Friday, November 12, 2010

ECB On Path To Force Ireland and Portugal Bailout: Euro To Weaken

The financial crisis in Europe has escalated again, as if on cue. Last week we mentioned that the US dollar was too weak, in other words the Euro was too strong, and would thus cause some kind of bad news coming to of Europe to weaken the Euro.

Ireland, Greece, Portugal and Spain are all over the news again all of  a sudden. The premium investors charge to hold Irish and Portuguese debt over German bunds reached records yesterday ad today.

Says James Nixon, co-chief European economist at Societe Generale SA in London: “It is only a matter of time before the ECB is privately advising Portugal and Ireland to accept a bailout,” “The alternative appears to be either an interest rate that is too low for Germany or an appreciation of the euro that will condemn the euro’s peripheral economy to a long, slow death.”

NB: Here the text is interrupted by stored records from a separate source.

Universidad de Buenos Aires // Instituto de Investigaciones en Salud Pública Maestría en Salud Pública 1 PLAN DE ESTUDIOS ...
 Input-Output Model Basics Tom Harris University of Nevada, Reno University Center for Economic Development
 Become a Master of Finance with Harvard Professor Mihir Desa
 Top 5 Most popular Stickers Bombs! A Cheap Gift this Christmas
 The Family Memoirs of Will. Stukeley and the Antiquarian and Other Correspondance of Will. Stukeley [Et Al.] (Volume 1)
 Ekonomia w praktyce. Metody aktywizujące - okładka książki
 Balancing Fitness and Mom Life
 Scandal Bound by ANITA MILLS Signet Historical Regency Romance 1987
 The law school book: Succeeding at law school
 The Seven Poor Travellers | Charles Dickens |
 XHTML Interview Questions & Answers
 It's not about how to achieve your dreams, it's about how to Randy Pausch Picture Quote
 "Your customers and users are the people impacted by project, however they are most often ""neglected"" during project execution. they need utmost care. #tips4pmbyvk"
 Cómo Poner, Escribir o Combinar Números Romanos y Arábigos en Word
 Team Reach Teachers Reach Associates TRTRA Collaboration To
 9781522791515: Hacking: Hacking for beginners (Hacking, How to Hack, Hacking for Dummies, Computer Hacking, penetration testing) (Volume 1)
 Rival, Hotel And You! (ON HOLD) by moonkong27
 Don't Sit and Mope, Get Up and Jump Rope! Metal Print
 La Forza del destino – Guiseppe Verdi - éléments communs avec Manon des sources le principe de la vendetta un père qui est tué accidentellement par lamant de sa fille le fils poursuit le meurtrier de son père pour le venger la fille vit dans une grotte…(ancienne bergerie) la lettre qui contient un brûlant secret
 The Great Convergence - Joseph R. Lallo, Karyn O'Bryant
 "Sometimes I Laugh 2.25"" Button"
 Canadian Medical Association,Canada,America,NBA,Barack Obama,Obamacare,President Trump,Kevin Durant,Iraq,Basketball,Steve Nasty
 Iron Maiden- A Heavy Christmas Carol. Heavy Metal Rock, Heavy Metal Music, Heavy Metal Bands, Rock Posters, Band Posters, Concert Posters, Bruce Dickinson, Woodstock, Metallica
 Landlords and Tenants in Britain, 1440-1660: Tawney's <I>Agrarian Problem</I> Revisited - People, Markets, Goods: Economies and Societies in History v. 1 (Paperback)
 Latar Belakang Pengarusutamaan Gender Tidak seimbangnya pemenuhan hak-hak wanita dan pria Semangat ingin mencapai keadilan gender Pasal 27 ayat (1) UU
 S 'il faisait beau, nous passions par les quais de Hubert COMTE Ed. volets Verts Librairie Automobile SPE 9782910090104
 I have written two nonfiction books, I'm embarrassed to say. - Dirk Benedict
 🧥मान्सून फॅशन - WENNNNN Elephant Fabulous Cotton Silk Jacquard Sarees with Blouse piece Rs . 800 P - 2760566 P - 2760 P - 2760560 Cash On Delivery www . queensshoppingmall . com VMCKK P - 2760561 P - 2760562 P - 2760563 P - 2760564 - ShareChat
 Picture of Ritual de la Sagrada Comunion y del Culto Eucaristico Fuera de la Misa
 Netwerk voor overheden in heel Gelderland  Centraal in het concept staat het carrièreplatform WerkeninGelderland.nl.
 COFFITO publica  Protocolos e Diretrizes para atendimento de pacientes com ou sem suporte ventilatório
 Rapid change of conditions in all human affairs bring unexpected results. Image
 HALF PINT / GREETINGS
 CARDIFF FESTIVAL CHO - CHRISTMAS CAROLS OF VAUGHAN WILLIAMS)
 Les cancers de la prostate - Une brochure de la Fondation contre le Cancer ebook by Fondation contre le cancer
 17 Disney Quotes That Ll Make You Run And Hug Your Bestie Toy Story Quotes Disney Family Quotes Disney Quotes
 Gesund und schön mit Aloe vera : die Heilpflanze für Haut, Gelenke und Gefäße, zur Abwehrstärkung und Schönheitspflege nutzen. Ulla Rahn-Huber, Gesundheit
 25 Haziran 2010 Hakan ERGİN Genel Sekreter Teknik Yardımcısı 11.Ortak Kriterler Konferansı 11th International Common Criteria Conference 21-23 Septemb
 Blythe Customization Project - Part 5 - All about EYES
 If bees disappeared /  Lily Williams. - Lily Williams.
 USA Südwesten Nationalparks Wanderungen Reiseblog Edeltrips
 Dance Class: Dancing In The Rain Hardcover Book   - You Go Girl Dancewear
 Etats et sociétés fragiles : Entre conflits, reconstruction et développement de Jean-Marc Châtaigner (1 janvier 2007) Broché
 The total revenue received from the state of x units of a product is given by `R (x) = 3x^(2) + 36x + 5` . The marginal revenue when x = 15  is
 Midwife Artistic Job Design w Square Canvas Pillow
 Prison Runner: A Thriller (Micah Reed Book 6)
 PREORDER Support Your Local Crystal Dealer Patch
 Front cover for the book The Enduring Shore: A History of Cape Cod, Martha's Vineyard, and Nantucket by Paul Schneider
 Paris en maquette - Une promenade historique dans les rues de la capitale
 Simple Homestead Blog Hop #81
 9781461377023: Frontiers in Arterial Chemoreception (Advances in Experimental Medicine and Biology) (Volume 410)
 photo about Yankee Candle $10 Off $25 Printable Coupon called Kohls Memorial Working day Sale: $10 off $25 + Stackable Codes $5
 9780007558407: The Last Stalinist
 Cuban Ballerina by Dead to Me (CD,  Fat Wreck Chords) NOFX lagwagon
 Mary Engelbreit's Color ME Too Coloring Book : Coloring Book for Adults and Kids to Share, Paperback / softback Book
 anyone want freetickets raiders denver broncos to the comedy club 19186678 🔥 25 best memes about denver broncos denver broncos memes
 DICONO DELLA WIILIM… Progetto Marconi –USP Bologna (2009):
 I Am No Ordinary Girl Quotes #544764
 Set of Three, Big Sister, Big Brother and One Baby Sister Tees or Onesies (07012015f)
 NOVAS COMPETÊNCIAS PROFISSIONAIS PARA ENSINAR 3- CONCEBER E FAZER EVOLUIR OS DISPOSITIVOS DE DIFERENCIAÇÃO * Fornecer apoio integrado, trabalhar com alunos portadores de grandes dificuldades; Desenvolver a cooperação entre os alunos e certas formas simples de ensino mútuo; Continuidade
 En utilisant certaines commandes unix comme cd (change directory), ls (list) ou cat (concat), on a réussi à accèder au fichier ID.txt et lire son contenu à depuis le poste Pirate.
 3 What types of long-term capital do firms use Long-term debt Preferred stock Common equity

Bloomberg: "Trichet may ultimately lobby Ireland and Portugal to tap the EU rescue fund for fear volatile markets will derail the ECB’s plan to keep withdrawing liquidity, or even impinge on its ability to set monetary policy for 16 nations,"


The losers in all this (besides all the hundreds of millions affected by the above mess): the Japanese, whose Yen refuses to weaken. So that will be the next shoe to drop.